Pearson correlation analysis between the expressions of upregulated transcription factors and carotenoid genes in N1 and N4 treatments revealed that NAC transcription factors significantly correlated with carotenoid gene expression in N4. Among them, CA12g04950, belonging to the NAC TF family, exhibited a significant positive correlation with 11 carotenoid genes. In this study, the expressions of CA12g04950 increased significantly in N4 (control) and decreased in the silenced fruits of N4. On the sixth day, the expression level of PSY decreased by 93.74% in silenced fruits compared to the control, while the expression level of CCS decreased by 97.29% compared to the control. It can be inferred that CA12g04950 is involved in the regulation of pepper carotenoid synthesis under low nitrogen conditions.

The NAC family, as the most abundant and functionally comprehensive transcription factors in plants, plays a crucial role in regulating immune signal transmission. NAC proteins have been shown to modulate plant hormones, including GA, ABA, and IAA, to respond to various stresses [51,64,65,66]. Zhang et al. [67] discovered positive regulations of abiotic stresses such as salt, cold, and heat on the expression level of CaNAC035.
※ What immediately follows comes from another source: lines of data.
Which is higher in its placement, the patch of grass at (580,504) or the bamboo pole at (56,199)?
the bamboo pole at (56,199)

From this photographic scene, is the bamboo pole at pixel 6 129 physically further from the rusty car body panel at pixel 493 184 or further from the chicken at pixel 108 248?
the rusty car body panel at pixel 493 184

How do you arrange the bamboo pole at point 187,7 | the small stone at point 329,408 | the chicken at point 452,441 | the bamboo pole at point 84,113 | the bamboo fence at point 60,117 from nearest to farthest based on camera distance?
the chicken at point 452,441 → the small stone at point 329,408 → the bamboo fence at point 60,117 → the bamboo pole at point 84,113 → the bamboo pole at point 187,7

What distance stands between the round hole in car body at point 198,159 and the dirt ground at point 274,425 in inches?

Gao et al. [50] silenced Solyc07g063420, a member of the NAC family, and found that the maturation of tomato fruit was delayed, with fruit softening and chlorophyll degradation being delayed, leading to a decrease in lycopene accumulation. Knocking out NOR-like1 by CRISPR/Cas9 led to a decrease in ethylene content in tomato fruit, subsequently changing the expressions of carotenoid genes such as DXS, GGPP2, PSY1, and PSY, thereby affecting fruit color [68,69]. Research by Feng et al. [70] demonstrated that silencing the SINACs of tomato led to a decrease in ethylene content and lycopene content, resulting in yellow fruit. The expressions of carotenoid genes (PSY1, DXS2, SGR1, CrtR-b2) in the SINAC9 mutant changed significantly, affecting the transformation process of chloroplasts and chromosomes. Many NAC family members are thus involved in the regulation of carotenoid genes.
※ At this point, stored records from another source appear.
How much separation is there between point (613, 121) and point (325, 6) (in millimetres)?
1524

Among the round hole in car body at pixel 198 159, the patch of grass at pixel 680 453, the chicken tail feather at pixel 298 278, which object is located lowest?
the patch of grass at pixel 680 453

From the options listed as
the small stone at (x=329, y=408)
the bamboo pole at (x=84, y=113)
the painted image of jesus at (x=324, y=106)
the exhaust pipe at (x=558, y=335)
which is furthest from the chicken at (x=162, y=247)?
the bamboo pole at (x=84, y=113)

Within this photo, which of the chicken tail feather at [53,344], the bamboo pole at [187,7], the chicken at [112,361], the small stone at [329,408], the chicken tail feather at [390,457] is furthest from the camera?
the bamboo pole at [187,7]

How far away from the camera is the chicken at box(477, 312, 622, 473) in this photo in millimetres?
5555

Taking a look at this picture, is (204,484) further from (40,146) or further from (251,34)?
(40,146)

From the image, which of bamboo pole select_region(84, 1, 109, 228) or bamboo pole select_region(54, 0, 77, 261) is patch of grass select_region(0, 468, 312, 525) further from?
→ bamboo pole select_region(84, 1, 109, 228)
PSY, as the upstream gene of the carotenoid metabolic pathway, is extensively researched. Liu et al. [30] found that the most important function of PSY1 in peppers was to provide precursors for downstream carotenoid synthesis by regulating phytoene accumulation, rather than directly participating in pigment synthesis. Yeast one-hybrid experiments demonstrated that SINAC9 interacted with PSY1 at the protein level, affecting the chlorophyll degradation and carotenoid synthesis of tomatoes [21,70]. This study similarly found that silencing CA12g04950 had markedly different effects on PSY and CCS. Silencing 78 resulted in a significant decrease in the expression level of CCS compared to PSY, similar to the results of the study mentioned above. This suggests that PSY may indirectly regulate carotenoid synthesis in peppers.

5. Conclusions

This study utilized transcriptomic analysis to investigate the differential expression of carotenoid-related genes and transcription factors in pepper fruits under varying nitrogen conditions. Pearson correlation analysis revealed a positive correlation between CA12g04950 and differentially expressed carotenoid genes under the N4 treatment. Then, silencing CA12g04950 under N4 treatment significantly decreased the contents of phytoene, β-carotenoids, zeaxanthin, and capsanthin, as well as the activity of carotenoid enzymes. These findings suggest that under nitrogen deficiency conditions, CA12g04950 may directly activate the biosynthetic genes of carotenoids in peppers, thereby increasing the levels of carotenoids. In this process, CA12g04950 simultaneously acts on multiple carotenoid biosynthetic genes, with the downstream CCS showing a more pronounced effect (Figure 11). Future research will focus on verifying the function of CA12g04950 in the coloration of pepper fruits through protein interaction, overexpression, and silencing techniques.